What do French bulldogs act like?
All dogs are different, but typically, French bulldogs are low-energy dogs who will enjoy a lazy day with their families. They’re especially friendly and great with kids. While they require a fair amount of grooming due to their short snout and flat face, it only takes about 20 minutes each week to maintain their appearance. They can also be prone to heat stroke since they have higher body temperatures than other breeds, so they’ll do best in temperate climates like Southern California or Florida.

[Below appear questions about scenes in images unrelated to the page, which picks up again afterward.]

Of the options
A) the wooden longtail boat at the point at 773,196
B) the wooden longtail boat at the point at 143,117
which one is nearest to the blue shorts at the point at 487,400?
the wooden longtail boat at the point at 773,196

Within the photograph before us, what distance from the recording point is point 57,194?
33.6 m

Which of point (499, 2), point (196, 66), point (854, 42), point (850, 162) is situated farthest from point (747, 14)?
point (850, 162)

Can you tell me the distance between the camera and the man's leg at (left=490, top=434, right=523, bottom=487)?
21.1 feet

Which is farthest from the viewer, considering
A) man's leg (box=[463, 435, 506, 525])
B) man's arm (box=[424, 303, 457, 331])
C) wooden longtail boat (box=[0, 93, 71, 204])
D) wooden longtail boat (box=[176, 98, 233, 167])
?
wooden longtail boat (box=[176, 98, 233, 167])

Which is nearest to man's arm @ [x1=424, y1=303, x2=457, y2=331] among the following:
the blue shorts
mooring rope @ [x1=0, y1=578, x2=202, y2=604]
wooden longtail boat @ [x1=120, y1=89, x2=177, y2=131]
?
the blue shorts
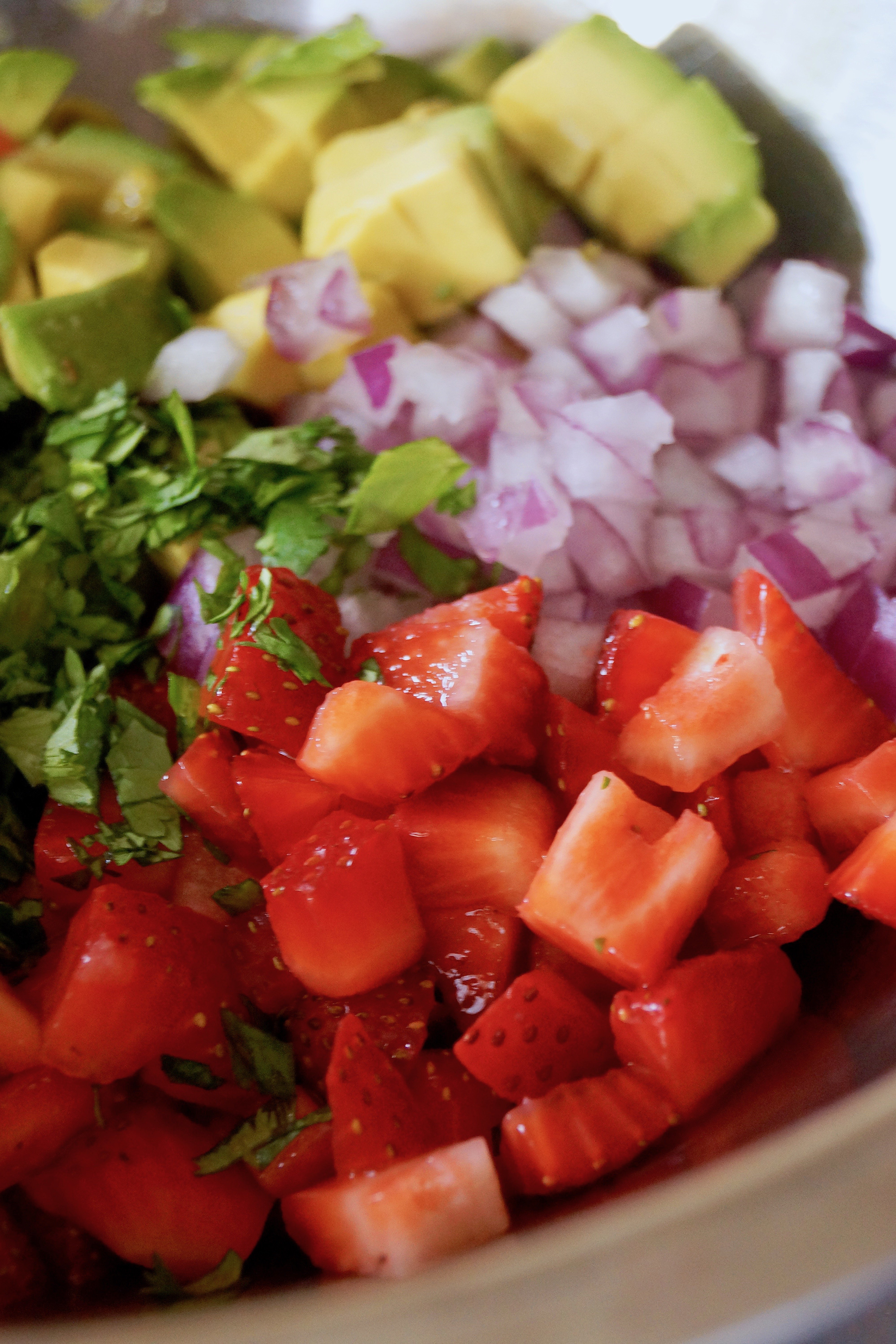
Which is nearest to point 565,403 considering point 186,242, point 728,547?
point 728,547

What are their health problems?
The most common health issues for French bulldogs are dental problems (overbites, underbites, and missing teeth), breathing issues such as brachycephalic syndrome and stenotic nares, eye problems (progressive retinal atrophy), heart problems, skin conditions (allergies and demodectic mange), and joint disease. Take a look at your French bulldog’s family history to see if he is more prone to any of these diseases.
Do French bulldogs shed?
Yes. If you live in a home with small children, forget about having a french bulldog. These dogs shed profusely and often. You will find hair on your clothes, furniture, carpeting, and everywhere else in your home. The fur does not fly through the air like a cat but it does fall out from time to time onto your clothes, carpets and furniture.
What is the price of a french bulldog puppy?

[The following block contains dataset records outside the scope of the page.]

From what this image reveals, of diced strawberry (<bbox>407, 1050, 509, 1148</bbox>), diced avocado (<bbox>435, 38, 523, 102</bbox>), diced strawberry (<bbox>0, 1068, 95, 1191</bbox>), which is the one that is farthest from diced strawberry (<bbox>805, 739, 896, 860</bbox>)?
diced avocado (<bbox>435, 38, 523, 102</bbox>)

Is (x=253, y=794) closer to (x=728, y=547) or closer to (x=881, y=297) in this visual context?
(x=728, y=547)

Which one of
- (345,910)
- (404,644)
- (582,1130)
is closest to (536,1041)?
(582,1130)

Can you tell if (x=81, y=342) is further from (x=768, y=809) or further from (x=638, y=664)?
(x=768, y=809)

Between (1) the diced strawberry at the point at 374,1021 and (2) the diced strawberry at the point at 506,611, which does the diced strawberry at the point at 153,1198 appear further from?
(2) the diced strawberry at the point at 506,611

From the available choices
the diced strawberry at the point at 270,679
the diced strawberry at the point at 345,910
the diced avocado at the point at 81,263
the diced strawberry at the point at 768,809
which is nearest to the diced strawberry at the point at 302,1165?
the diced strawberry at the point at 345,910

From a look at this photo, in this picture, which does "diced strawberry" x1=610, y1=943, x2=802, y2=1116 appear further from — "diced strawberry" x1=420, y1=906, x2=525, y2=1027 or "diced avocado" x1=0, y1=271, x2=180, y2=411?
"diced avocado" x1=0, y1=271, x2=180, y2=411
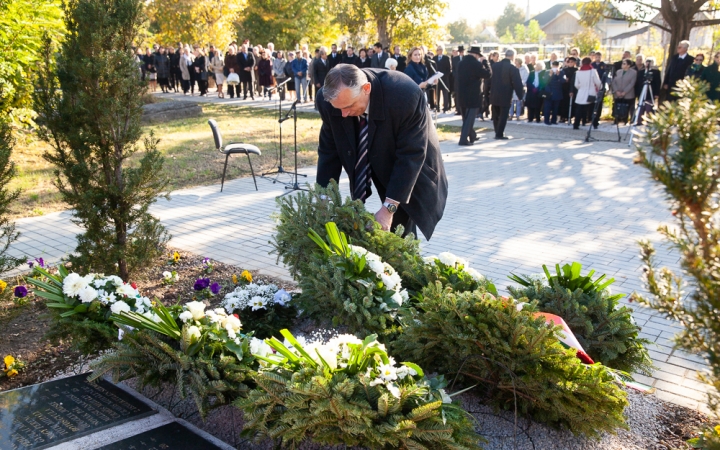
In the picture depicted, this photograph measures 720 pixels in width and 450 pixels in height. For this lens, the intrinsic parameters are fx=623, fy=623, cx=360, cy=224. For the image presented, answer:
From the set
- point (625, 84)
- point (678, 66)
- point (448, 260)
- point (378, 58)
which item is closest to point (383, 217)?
point (448, 260)

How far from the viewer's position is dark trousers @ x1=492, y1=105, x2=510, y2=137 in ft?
48.5

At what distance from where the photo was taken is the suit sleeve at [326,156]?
445 centimetres

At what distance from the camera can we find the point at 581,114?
1670 cm

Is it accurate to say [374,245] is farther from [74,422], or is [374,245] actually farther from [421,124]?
[74,422]

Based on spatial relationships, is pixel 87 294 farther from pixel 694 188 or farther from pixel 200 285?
pixel 694 188

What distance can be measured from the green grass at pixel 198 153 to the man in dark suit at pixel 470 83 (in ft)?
5.19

Currently, an average price for a purebred puppy is anywhere from $800 to $5,000. Buyers looking for high-quality puppies will likely have to spend more than that; conversely, those on a tighter budget may be able to get a quality dog for less than $1,000. The price of french bulldog puppies depends on many factors including where you live and who you buy your dog from.

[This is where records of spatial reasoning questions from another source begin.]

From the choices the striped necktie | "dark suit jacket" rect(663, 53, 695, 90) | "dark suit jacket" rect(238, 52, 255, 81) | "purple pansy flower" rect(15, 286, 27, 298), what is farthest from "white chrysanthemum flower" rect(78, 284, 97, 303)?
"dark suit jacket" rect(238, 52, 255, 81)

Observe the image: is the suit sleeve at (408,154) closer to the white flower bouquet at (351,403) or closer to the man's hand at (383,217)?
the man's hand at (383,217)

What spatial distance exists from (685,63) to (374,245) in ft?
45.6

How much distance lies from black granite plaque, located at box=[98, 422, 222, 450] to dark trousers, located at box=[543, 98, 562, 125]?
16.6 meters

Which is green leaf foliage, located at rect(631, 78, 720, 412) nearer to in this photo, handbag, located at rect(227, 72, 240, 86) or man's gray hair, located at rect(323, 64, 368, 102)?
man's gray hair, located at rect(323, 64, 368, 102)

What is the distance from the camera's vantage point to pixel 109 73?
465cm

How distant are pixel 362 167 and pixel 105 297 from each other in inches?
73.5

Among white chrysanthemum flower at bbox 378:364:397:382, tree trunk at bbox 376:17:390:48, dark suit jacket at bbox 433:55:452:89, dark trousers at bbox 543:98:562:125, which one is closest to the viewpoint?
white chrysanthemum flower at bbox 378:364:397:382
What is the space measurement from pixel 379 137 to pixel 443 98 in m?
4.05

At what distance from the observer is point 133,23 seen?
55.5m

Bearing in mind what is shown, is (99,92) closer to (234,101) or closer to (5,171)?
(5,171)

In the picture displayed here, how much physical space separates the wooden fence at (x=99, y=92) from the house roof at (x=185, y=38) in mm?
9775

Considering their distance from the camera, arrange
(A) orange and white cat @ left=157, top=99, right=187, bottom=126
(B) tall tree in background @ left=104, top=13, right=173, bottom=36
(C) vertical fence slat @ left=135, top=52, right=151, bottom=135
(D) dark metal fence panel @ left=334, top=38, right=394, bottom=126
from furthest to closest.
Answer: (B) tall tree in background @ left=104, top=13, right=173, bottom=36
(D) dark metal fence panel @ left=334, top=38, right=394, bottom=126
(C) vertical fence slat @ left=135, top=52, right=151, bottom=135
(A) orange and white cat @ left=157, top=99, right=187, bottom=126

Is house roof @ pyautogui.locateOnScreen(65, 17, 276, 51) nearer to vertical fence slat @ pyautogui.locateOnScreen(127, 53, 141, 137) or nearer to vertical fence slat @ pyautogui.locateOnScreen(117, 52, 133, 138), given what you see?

How much exercise do they need?
It’s easy to assume that French bulldogs require little exercise because of their small size, but it is actually very important for these dogs to get plenty of physical activity every day. They have an average lifespan of about 10 years and need ample daily physical activity in order to stay healthy throughout their lives.
Are French bulldogs good with kids?
It’s no surprise that small dogs can make great pets for children, but they are not necessarily always a good fit. Small dog breeds like Pugs, Chihuahuas and French bulldogs often have health problems that you may not be aware of. In fact, more than 60 percent of all dog health problems involve toy breeds. Researching a breed before you bring one home will allow you to properly care for your new family member. Are French bulldogs good with kids?
Are French bulldogs good with other pets?
One of the most important considerations when adopting a new pet is how that animal will get along with your other pets. Even if you already have other animals, keep in mind that puppies and young dogs grow up to be bigger dogs, and adult dogs may not adapt well to sharing space or food with other animals. Introducing two pets takes patience, care and supervision.